# Just lost our puppy girl



## NorthernVizsla (Jan 4, 2015)

I just wanted to post and ask if anyone has heard this before. 

Yesterday our 4 month old girl Meg had to be put to sleep during surgery. We are distraught, she was a healthy young pup. 
It started on Monday morning, she had got up as normal and then came in from the toilet and was sick on the carpet, before she had even had breakfast. It was food from the day before mixed with a little grass but nothing looked out of the ordinary. The rest of Monday she was fine, we did 3 smaller walks and she was bouncy and happy. She ate some food around 5.30pm and then settled for the night as usual. On Tuesday morning when came down she had been sick in her crate, but it was a very small amount and was food/grass again, i presumed she had eaten something on our long walk back on Sunday and it was coming out of her system. She drank some water on Tuesday but didn't eat, i wasn't too concerned as she didn't have a huge appetite anyway so even two meals a day was push sometimes. 
The rest of Tuesday she was ok, quiet, but no more sick or loose bowels, she moved round , slowly but wasn't passed out she just slept a little more than usual. She was a very vocal viz and she did not whine or yelp or make any noise if she was moved during this time. 
She had no swelling and her gums were a nice pink colour. On Wednesday morning we got up expecting her to be back to normal but she looked incredibly sad in the crate, also she had a very strange inflamed nose which must have come up in the night. I called the vet and took her down early morning, he felt her stomach etc and there was no swelling, he thought there may be a blockage from something small she had swallowed.

####################

Required work →
A. In the forum post, what color were the puppy's gums?
B. Copy the stretch of the forum post from "## NorthernVizsla (Jan" through "healthy young pup." word for word.

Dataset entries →
####################

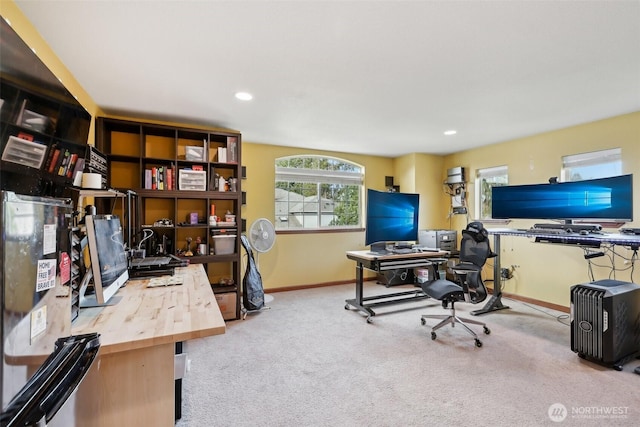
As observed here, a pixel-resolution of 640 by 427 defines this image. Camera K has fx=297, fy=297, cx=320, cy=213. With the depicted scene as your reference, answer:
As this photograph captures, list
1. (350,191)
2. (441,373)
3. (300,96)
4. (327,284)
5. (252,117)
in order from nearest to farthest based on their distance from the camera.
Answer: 1. (441,373)
2. (300,96)
3. (252,117)
4. (327,284)
5. (350,191)

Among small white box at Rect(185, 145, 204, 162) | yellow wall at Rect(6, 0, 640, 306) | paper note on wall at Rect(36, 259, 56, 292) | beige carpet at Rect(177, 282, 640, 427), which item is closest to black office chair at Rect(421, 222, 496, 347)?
beige carpet at Rect(177, 282, 640, 427)

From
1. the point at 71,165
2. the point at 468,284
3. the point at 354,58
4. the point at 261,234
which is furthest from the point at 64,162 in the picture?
the point at 468,284

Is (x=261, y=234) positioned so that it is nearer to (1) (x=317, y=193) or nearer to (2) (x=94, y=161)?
(1) (x=317, y=193)

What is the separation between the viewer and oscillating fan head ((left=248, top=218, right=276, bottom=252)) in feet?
13.3

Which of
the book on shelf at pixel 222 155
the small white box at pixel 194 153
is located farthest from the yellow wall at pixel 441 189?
the small white box at pixel 194 153

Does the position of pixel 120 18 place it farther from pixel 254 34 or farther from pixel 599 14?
pixel 599 14

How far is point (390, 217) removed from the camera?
13.2 feet

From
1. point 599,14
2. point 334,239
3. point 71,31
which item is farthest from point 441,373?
point 71,31

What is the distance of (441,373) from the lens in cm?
231

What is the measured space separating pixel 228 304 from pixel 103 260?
7.54 ft

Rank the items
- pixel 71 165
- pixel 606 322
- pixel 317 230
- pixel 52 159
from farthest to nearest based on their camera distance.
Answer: pixel 317 230
pixel 606 322
pixel 71 165
pixel 52 159

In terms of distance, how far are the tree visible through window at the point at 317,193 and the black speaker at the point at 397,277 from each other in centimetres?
107

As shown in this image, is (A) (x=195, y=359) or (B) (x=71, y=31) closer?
(B) (x=71, y=31)

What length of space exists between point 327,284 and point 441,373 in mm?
2919
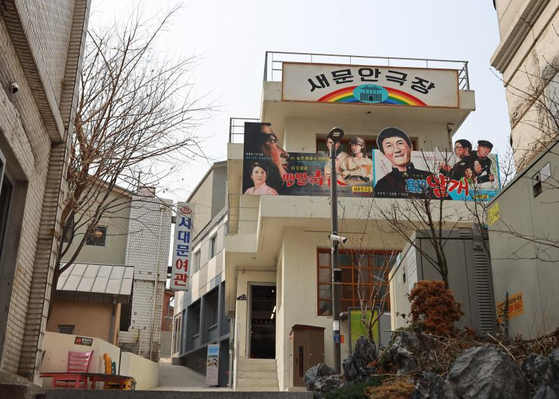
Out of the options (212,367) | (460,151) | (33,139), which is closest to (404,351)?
(33,139)

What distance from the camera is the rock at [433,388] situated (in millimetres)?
6266

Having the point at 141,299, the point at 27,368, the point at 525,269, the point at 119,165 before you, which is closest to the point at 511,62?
the point at 525,269

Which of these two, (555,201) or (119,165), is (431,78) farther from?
(555,201)

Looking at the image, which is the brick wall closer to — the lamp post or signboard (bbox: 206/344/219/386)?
the lamp post

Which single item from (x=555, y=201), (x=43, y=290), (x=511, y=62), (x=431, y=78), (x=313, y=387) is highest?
(x=431, y=78)

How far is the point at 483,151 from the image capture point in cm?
2152

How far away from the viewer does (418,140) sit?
937 inches

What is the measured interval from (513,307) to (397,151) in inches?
514

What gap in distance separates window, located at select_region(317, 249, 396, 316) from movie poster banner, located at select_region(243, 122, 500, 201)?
7.62 feet

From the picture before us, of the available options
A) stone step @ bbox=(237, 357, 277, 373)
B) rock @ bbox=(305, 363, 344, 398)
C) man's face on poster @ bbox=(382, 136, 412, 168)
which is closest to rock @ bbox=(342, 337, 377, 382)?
rock @ bbox=(305, 363, 344, 398)

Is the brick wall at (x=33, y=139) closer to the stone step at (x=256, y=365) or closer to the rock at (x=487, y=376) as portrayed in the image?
the rock at (x=487, y=376)

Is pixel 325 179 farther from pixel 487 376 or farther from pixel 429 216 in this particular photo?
pixel 487 376

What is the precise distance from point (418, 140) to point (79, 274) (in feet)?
44.1

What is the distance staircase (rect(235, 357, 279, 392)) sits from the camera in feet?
71.3
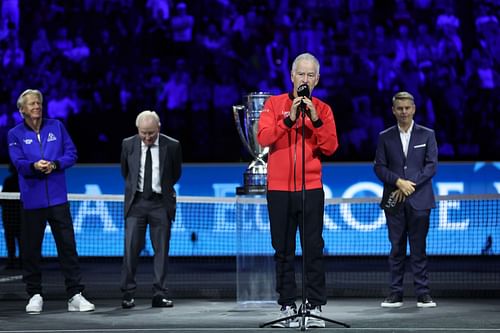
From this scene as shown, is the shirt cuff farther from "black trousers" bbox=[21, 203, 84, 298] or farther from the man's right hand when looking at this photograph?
"black trousers" bbox=[21, 203, 84, 298]

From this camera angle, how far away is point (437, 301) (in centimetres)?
1067

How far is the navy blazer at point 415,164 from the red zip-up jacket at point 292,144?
2266 mm

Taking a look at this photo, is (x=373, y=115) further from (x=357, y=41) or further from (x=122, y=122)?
(x=122, y=122)

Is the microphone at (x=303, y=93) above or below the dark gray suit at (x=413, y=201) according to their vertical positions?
above

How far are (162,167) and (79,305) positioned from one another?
153cm

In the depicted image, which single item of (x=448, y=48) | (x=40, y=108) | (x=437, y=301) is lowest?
(x=437, y=301)

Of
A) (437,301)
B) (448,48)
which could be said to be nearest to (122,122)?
(448,48)

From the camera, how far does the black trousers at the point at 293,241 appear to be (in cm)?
798

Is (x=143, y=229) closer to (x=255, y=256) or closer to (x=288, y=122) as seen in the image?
(x=255, y=256)

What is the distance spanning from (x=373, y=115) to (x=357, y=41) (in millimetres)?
1104

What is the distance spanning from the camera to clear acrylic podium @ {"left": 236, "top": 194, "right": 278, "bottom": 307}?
10219 mm

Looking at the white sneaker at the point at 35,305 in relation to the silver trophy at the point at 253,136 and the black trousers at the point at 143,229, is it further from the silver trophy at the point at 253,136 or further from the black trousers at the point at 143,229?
the silver trophy at the point at 253,136

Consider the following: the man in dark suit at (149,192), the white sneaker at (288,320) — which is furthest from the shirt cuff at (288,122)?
the man in dark suit at (149,192)

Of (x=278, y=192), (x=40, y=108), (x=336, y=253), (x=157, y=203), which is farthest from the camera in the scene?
(x=336, y=253)
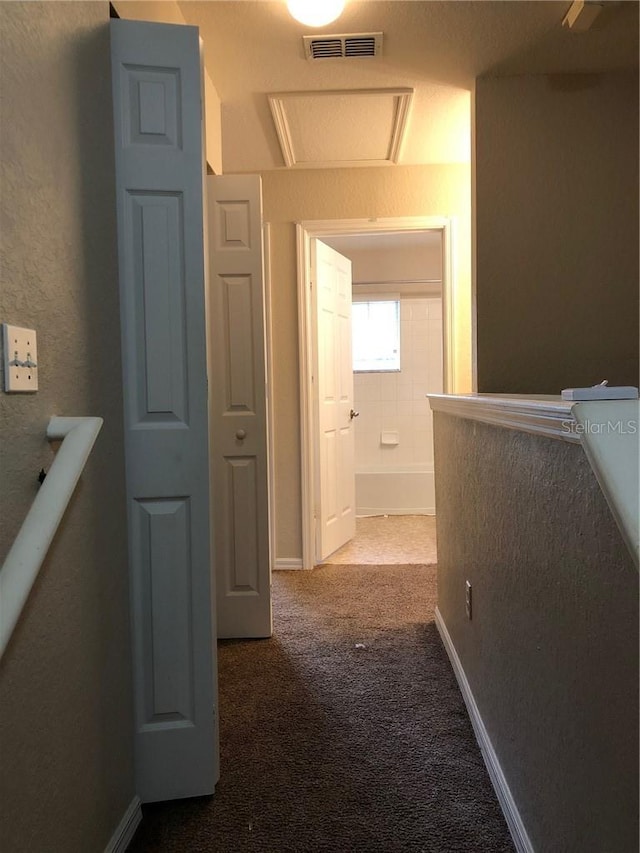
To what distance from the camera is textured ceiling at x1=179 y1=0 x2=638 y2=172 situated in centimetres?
219

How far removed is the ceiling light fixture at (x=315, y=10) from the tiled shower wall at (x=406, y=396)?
394cm

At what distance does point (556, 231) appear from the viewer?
9.00ft

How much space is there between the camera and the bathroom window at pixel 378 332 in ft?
19.6

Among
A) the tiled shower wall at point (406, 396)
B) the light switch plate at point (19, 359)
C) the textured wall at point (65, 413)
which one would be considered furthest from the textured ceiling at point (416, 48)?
the tiled shower wall at point (406, 396)

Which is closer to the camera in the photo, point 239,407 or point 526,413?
point 526,413

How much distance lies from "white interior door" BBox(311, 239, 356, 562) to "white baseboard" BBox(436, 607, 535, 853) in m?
1.70

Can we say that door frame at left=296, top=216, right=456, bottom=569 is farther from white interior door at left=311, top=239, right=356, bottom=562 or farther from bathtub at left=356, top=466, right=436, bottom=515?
bathtub at left=356, top=466, right=436, bottom=515

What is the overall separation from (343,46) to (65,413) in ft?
6.49

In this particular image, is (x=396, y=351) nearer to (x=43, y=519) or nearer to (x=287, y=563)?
(x=287, y=563)

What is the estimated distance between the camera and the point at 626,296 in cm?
273

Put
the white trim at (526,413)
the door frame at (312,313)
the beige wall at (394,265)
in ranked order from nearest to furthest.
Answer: the white trim at (526,413) → the door frame at (312,313) → the beige wall at (394,265)

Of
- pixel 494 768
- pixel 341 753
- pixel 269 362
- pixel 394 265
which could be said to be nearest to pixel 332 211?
pixel 269 362

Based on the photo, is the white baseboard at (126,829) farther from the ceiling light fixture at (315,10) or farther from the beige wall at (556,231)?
the ceiling light fixture at (315,10)

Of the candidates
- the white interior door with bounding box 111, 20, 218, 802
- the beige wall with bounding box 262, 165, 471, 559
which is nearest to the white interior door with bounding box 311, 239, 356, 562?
the beige wall with bounding box 262, 165, 471, 559
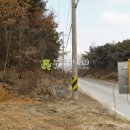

####################

Answers by item number →
A. A nice pink color.

B.
## NorthernVizsla (Jan 4, 2015)

I just wanted to post and ask if anyone has heard this before. 

Yesterday our 4 month old girl Meg had to be put to sleep during surgery. We are distraught, she was a healthy young pup.